Tool Use
Tool use is the capability of a large language model to invoke external systems — web search, code interpreters, file readers, image generators — by emitting special tokens that the surrounding application intercepts and acts upon.
The mechanism
The model is trained to emit special token sequences when it wants to use a tool. For example:
<SEARCH_START>when is White Lotus Season 3 Episode 2<SEARCH_END>
The inference application detects this sequence, pauses token generation, executes the search, and injects the results into the Context Window. Generation resumes with the retrieved information directly available.
The same pattern applies to:
- Python interpreter — the model writes code; the application executes it and returns the output.
- Calculator — arithmetic delegated to a reliable tool.
- Image generation — the model writes a description; a separate image model generates the image.
- File access / RAG — relevant passages retrieved from a document store and inserted into context.
Why tool use matters
Without tools, the model is a closed system: it can only draw on what it learnt during training, which is frozen at a training cutoff and subject to Hallucination. With tools:
- Time-sensitivity is resolved: web search retrieves current information.
- Arithmetic and counting are reliable: the Python interpreter computes exactly.
- Character-level tasks (spelling, string formatting) are reliable: code operates on actual characters, not tokens.
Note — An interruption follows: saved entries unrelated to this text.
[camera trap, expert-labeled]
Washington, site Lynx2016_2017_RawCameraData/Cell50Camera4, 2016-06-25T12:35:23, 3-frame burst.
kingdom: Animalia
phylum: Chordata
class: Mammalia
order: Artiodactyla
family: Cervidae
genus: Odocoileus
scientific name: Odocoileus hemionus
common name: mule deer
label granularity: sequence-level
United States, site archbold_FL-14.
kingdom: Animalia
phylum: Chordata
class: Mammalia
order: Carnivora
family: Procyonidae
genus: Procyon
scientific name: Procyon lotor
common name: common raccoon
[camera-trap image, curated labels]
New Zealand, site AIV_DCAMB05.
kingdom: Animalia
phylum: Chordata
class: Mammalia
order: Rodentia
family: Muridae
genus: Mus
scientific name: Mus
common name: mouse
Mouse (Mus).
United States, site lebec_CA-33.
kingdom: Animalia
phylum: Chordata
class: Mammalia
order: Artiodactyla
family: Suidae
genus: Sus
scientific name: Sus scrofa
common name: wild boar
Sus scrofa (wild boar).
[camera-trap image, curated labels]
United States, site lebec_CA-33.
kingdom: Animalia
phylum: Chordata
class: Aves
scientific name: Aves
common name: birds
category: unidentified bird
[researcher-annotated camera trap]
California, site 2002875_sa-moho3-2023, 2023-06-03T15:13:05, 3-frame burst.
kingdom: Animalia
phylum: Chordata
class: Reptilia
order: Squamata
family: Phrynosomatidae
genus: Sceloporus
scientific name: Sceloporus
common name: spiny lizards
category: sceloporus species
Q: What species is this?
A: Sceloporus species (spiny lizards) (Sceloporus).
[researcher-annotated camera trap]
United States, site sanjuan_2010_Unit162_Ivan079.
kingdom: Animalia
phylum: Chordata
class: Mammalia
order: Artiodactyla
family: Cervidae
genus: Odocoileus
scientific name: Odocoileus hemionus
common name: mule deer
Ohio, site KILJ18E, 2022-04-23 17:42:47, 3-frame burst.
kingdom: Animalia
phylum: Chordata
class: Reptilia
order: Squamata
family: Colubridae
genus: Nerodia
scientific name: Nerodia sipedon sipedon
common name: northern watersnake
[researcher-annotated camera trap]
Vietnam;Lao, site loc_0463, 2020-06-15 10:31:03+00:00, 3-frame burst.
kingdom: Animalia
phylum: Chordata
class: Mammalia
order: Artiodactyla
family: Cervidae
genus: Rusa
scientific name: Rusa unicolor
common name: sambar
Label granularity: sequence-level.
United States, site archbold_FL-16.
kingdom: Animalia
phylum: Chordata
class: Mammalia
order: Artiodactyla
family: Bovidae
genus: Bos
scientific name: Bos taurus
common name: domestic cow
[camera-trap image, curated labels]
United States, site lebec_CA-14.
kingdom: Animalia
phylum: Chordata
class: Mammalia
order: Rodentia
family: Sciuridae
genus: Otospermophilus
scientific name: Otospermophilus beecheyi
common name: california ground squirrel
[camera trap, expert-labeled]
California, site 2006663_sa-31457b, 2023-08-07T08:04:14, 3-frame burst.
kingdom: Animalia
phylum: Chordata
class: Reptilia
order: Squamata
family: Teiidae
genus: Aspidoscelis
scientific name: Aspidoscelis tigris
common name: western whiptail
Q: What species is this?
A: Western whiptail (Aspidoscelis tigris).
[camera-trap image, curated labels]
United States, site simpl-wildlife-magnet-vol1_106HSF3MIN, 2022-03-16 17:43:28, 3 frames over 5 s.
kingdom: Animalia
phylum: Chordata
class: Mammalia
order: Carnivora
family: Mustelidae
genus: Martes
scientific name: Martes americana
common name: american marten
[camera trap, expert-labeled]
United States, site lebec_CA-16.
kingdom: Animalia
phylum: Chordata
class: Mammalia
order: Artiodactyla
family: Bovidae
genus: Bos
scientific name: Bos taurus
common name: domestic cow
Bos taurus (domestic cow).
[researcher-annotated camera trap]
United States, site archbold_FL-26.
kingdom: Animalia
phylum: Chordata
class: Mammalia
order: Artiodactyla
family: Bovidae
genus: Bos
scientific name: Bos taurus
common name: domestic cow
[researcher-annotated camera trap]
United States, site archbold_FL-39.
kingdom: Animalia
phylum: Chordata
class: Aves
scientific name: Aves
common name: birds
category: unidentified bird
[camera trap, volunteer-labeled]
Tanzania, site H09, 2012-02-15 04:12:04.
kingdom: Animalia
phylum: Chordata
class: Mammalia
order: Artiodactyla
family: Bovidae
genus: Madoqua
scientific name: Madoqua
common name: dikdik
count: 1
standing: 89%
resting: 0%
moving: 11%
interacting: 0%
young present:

- Long documents are accessible: file uploads put content directly in context.
Karpathy’s framing: just as humans don’t do complex arithmetic in their heads — they reach for a calculator — well-designed LLM systems reach for tools rather than reasoning beyond their reliable capability.
Practical guidance
| Task type | Recommended tool |
|---|---|
| Recent events / current data | Web search |
| Arithmetic, statistics, plotting | Python interpreter |
| Reading papers or books | File upload |
| Counting, character operations | Code |
| Long-horizon research | Deep research mode |
Agentic tool use
In agentic settings, the model issues multiple tool calls in sequence, building up a plan from the results. See Agentic Engineering and Vibe Coding for how this extends to full software development workflows.